** Opening Selected passage block **

Planned Parenthood supporters and an opponent of the organization try to block each other's signs during a protest and counterprotest Saturday in St. Louis.

Anti-abortion rights protesters gathered outside Planned Parenthood clinics across the country Saturday, in a series of rallies calling on politicians to end federal funding for the century-old organization. The activists planned to picket outside roughly 200 Planned Parenthood clinics — but at many of those locations, counterprotesters were there to meet them.

The group #ProtestPP, which organized the rallies, says demonstrations have been planned in at least 45 states, according to ABC News. From Detroit to Los Angeles, from St. Louis to St. Paul, The Associated Press reports that protesters have gathered with signs reading "Pray to End Abortion" and "Defend Life."

"Why should tax dollars be given to somewhere where they're doing killings of babies," anti-abortion demonstrator Marisol Pfaff asked St. Louis Public Radio's Camille Philips. Pfaff and scores of other protesters gathered Saturday outside the only clinic in Missouri that provides abortions.

** Closing Selected passage block **

Retype the passage on the Planned Parenthood protests word for word, starting at "Planned Parenthood supporters" and ending at "to meet them.". The accompanying material is not needed for this exercise.

** Opening Information shown block **

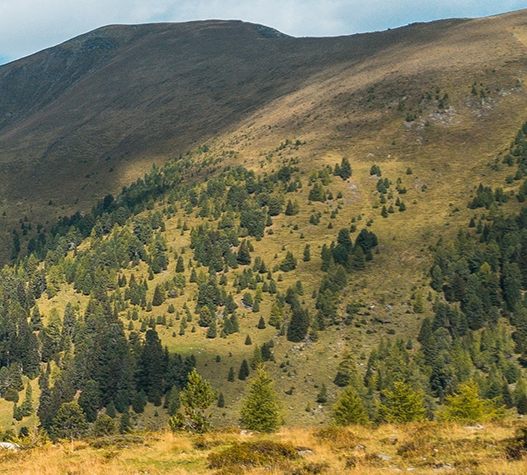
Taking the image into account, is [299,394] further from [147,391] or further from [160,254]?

** Closing Information shown block **

> Solution to this task
Planned Parenthood supporters and an opponent of the organization try to block each other's signs during a protest and counterprotest Saturday in St. Louis.

Anti-abortion rights protesters gathered outside Planned Parenthood clinics across the country Saturday, in a series of rallies calling on politicians to end federal funding for the century-old organization. The activists planned to picket outside roughly 200 Planned Parenthood clinics — but at many of those locations, counterprotesters were there to meet them.